The arrival of the age when human activity has come to dominate and seriously compromise the stability of the Earth System poses fundamental questions for our cultural, social and economic institutions, our communities, and our systems of governance. Three decades of internationally coordinated research on the Earth system has led to the conclusion that Earth has entered a new geological epoch – the Anthropocene.
Humanity will face a turbulent road of rapid and profound changes and uncertainties on route to a politically, socially and ecologically resilient society. The Anthropocene changes our relationship with the planet and the stability and resilience of the Earth system as a whole.
The globally dominant industrial growth economies operate as if reality is about organizing inert matter in efficient ways to satisfy human needs and wants and generate surplus value. This cultural ‘operating system’ couples our everyday taken-for-granted assumptions about the world to an ideology of dead matter, human utility and perpetual growth. The fundamental challenge of the Anthropocene is to restore a commitment to the vitality of life in all its forms on this planet as the basis of our institutions and professions. This is the cultural renaissance the Anthropocene calls forth.
Earth’s entry into an anthropogenic era poses challenging questions for the long-term sustainability of global human civilization. It is, in fact, not clear if a planetary civilization as energy-intensive as ours can be sustained for centuries. While some aspects of this question rest within political science and sociology, a broader perspective is developing on the transition and transformation, that only a new collaboration among the physical, biological, and social sciences can address to illuminate and inform the choices we face.
In addition, the trajectory will almost surely be characterized by the activation of some tipping elements (Tipping Cascades) and by nonlinear dynamics and abrupt shifts at the level of critical biomes that support humanity. Current rates of change of important features of the Earth System already match or exceed those of abrupt geophysical events in the past. With these trends likely to continue for the next several decades at least, the contemporary way of guiding development founded on theories, tools, and beliefs of gradual or incremental change, with a focus on economy efficiency, will likely not be adequate to cope with this trajectory. Thus, in addition to adaptation, increasing resilience and anti-fragility will become a key strategy for navigating the future. There is significant evidence from a number of sources that the risk of a planetary threshold and thus, the need to create a divergent pathway should be taken seriously.
The Earth System may be approaching a planetary threshold that could lock in a continuing rapid pathway toward much warmer conditions. This pathway would be propelled by strong, intrinsic, biogeophysical feedbacks difficult to influence by human actions, a pathway that could not be reversed, steered, or substantially slowed.
The impacts of on human societies would likely be massive, sometimes abrupt, and undoubtedly disruptive. Avoiding this threshold by creating a stabilized pathway can only be achieved and maintained by a coordinated, deliberate effort by human societies to manage our relationship with the rest of the Earth System, recognizing that humanity is an integral, interacting component of the system. Humanity is now facing the need for critical decisions and actions that could influence our future for centuries, if not millennia .
Generic resilience-building and anti-fragility strategies include developing, buffers, redundancy, diversity, and other features of resilience and anti-fragility that are critical for transforming human systems in the face of global ecological and natural systems and possible surprise associated with tipping points. Such a strategy include maintenance of diversity, modularity, and redundancy; management of connectivity, openness, slow variables, and feedbacks; understanding social–ecological systems as complex adaptive systems, especially at the level of the Earth System as a whole.

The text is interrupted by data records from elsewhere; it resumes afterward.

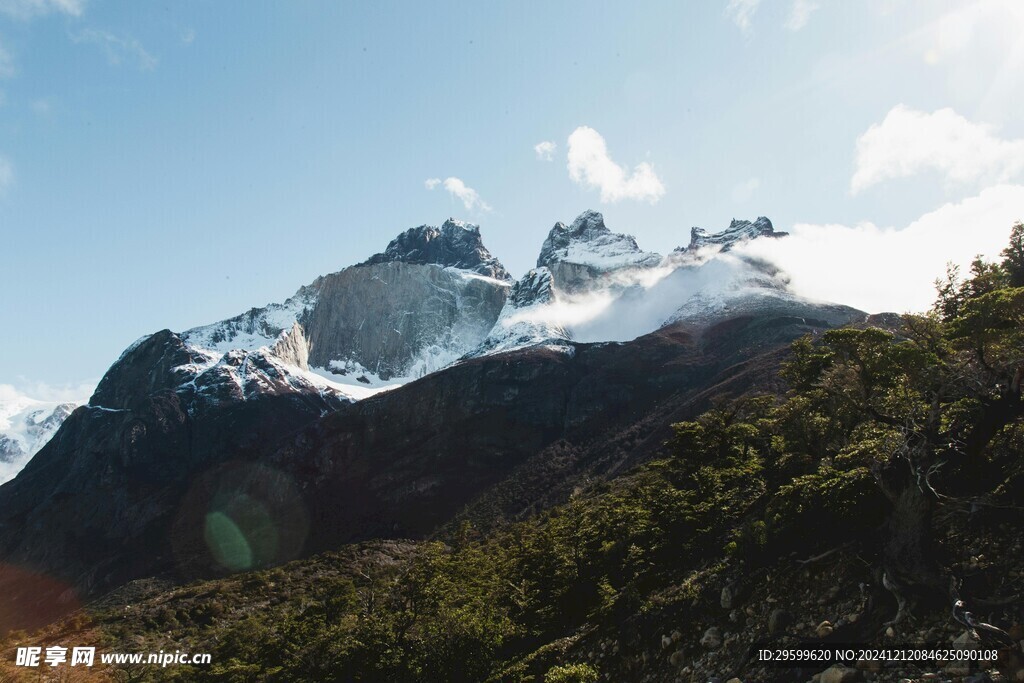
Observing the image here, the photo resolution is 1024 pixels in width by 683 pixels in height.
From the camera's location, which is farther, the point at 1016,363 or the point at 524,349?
the point at 524,349

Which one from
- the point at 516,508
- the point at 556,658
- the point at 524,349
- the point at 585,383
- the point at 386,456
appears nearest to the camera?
the point at 556,658

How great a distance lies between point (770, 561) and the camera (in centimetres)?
1848

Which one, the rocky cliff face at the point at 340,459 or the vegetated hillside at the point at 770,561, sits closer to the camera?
the vegetated hillside at the point at 770,561

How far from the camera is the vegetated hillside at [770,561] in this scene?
1388 centimetres

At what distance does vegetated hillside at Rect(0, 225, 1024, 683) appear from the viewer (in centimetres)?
1388

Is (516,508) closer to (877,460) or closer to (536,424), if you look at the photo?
(536,424)

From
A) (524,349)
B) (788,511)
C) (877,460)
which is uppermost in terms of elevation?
(524,349)

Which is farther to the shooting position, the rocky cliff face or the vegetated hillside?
the rocky cliff face

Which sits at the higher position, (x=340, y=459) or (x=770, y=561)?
(x=340, y=459)

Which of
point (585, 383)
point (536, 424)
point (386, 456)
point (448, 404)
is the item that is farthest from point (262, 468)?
point (585, 383)

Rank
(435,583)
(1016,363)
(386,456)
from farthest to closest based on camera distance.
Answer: (386,456)
(435,583)
(1016,363)

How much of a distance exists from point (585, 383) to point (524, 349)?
39784mm

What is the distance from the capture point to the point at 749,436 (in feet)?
106

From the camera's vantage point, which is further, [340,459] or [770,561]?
[340,459]
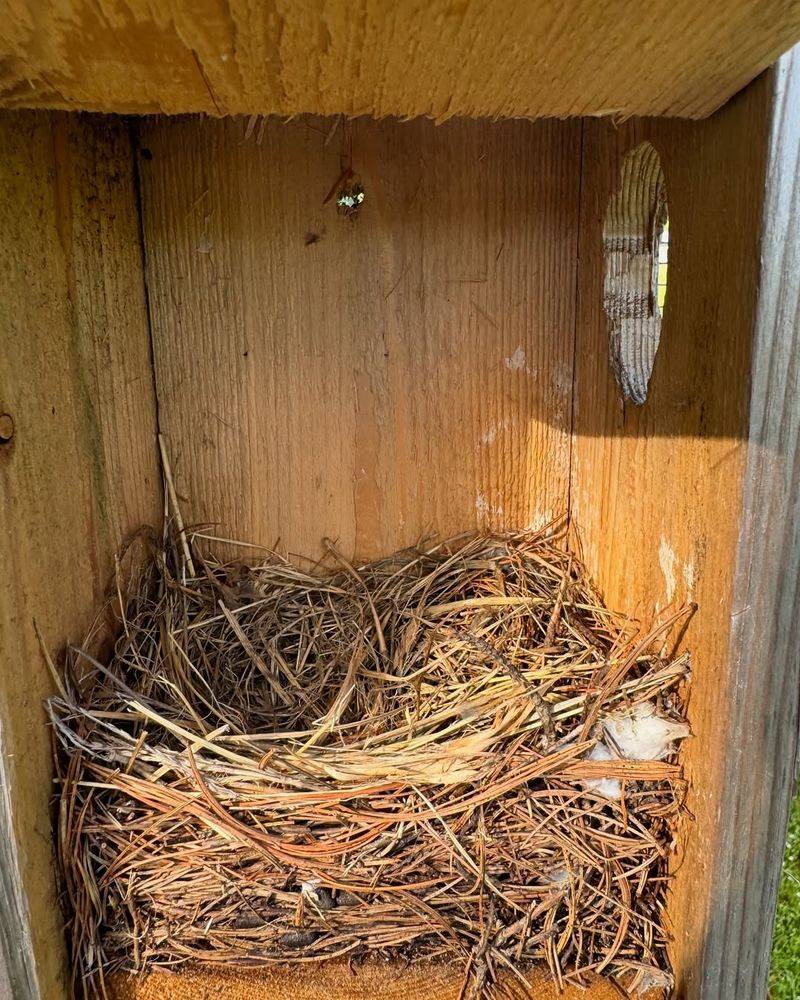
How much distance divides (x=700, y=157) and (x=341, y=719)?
0.72 metres

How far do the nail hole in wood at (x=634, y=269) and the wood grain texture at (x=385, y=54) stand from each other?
299mm

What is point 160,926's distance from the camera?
731 mm

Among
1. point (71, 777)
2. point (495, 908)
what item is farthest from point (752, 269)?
point (71, 777)

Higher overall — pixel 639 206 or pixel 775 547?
pixel 639 206

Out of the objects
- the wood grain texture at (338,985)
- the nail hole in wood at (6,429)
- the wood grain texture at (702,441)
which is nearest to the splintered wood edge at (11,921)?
the wood grain texture at (338,985)

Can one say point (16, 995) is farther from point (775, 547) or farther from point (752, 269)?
point (752, 269)

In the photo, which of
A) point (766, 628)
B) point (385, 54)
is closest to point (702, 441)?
point (766, 628)

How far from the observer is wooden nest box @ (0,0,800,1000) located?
1.64 ft

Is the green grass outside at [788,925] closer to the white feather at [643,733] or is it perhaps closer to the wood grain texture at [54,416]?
the white feather at [643,733]

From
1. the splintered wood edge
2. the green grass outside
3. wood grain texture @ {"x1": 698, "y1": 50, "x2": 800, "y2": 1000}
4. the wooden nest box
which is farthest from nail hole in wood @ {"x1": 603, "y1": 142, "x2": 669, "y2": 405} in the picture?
the splintered wood edge

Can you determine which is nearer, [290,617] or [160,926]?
[160,926]

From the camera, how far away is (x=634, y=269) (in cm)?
91

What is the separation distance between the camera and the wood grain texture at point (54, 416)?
664 mm

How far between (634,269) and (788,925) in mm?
730
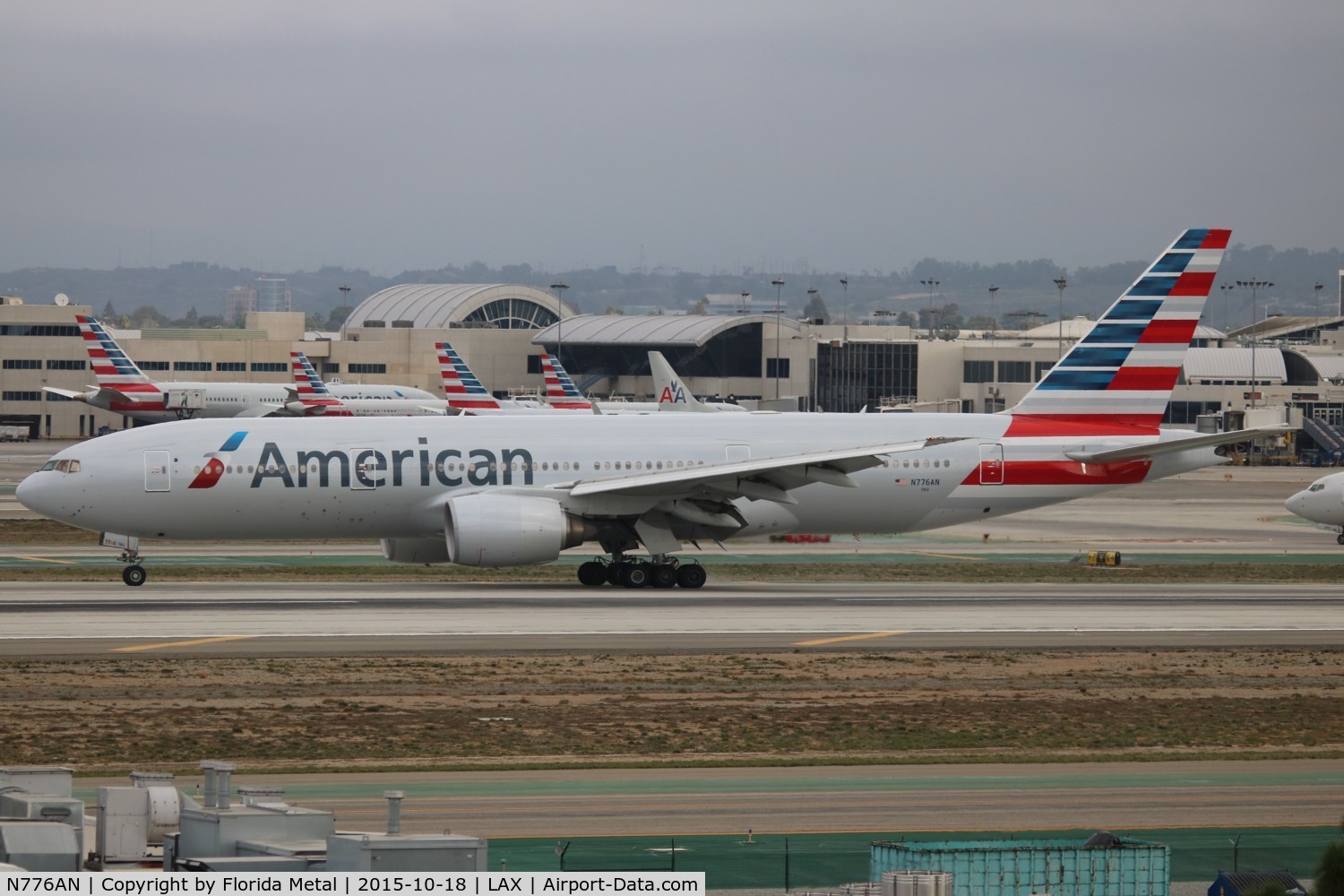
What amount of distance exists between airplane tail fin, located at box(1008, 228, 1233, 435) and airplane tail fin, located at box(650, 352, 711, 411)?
48.6m

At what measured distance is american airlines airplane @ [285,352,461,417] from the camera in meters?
118

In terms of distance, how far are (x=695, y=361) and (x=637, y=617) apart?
121 meters

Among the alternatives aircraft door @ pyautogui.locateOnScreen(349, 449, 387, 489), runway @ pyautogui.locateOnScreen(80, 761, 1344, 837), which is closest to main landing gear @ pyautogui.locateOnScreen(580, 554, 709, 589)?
aircraft door @ pyautogui.locateOnScreen(349, 449, 387, 489)

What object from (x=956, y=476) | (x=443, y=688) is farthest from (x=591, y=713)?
(x=956, y=476)

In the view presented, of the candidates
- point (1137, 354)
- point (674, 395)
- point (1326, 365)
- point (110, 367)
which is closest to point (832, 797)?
point (1137, 354)

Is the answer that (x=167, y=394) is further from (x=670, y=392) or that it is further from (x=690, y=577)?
(x=690, y=577)

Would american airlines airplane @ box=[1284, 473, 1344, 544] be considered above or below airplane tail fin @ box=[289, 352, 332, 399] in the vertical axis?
below

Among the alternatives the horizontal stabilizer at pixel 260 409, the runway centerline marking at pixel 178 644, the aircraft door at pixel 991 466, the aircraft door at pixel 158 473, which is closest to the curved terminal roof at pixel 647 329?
the horizontal stabilizer at pixel 260 409

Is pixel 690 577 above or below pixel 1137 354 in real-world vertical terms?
below

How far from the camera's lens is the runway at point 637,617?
32875 millimetres

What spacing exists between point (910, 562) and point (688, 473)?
527 inches

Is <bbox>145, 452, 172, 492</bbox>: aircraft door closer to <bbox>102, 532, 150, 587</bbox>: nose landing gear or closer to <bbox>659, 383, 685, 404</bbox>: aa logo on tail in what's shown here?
<bbox>102, 532, 150, 587</bbox>: nose landing gear

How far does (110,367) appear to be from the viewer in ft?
416

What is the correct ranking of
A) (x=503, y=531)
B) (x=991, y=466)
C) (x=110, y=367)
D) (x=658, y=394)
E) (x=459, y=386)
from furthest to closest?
(x=110, y=367), (x=459, y=386), (x=658, y=394), (x=991, y=466), (x=503, y=531)
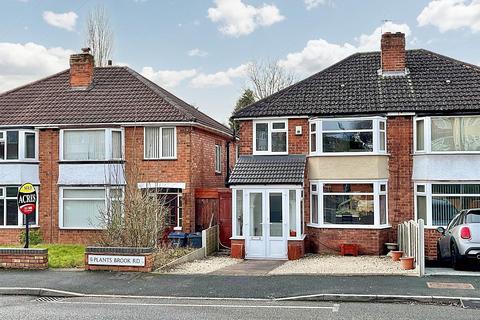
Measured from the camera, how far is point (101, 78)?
24.3 meters

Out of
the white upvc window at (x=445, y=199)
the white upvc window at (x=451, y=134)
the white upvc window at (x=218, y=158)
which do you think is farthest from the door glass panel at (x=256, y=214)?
the white upvc window at (x=218, y=158)

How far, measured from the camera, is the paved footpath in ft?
38.6

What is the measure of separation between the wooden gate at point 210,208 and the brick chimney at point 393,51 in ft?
24.7

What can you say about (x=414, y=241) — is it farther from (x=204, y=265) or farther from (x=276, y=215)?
(x=204, y=265)

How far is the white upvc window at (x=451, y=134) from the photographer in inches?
720

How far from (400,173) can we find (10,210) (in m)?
14.7

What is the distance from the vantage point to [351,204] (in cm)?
1902

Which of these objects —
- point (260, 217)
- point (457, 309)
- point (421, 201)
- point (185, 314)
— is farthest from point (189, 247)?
point (457, 309)

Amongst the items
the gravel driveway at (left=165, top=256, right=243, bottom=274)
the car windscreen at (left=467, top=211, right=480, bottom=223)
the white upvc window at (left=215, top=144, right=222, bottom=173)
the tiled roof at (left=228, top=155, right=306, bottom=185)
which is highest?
the white upvc window at (left=215, top=144, right=222, bottom=173)

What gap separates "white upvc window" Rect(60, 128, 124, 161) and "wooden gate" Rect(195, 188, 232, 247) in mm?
3458

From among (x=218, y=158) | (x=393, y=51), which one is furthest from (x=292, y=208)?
(x=218, y=158)

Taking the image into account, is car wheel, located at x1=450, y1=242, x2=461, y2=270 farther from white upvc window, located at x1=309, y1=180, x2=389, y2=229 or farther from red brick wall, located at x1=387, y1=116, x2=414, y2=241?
red brick wall, located at x1=387, y1=116, x2=414, y2=241

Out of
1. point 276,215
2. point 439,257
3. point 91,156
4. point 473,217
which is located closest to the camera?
point 473,217

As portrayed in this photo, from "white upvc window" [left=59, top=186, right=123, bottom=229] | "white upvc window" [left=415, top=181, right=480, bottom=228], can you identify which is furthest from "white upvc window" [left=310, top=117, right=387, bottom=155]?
"white upvc window" [left=59, top=186, right=123, bottom=229]
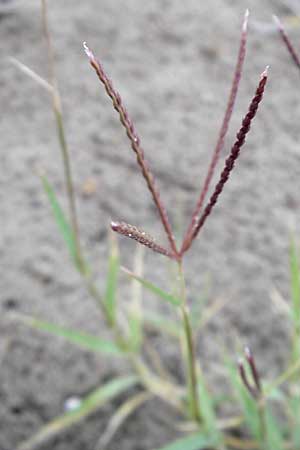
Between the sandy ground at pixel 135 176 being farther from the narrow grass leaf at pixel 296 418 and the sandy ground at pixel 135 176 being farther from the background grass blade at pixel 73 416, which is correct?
the narrow grass leaf at pixel 296 418

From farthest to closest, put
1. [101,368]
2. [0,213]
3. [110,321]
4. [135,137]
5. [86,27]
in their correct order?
1. [86,27]
2. [0,213]
3. [101,368]
4. [110,321]
5. [135,137]

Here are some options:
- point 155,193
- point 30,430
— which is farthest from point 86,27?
point 155,193

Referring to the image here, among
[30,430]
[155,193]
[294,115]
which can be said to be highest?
[155,193]

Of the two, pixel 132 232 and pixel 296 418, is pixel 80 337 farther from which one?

… the Earth has been pushed out of the pre-industrial Holocene norm by human activities. How will the Anthropocene evolve? Even with a rapid and decisive shift of contemporary human societies toward sustainable development, the Anthropocene will remain a distinctly different epoch from the Holocene.
The current trajectory of human societies would lead to an Anthropocene that is a much warmer and biotically different state of the Earth System, one that is no longer governed by the late Quaternary regime of glacial–interglacial cycles, and with far fewer species. Earth in a much warmer greenhouse state would be nothing new. However, it would be novel for Homo sapiens, which evolved only 200,000 years ago. Under this scenario, the Earth System would be markedly different from the one humans now know, and from the state that supported the development of human civilization. Which trajectory the Anthropocene follows depends on the decisions and actions of global society today, and over the next few decades.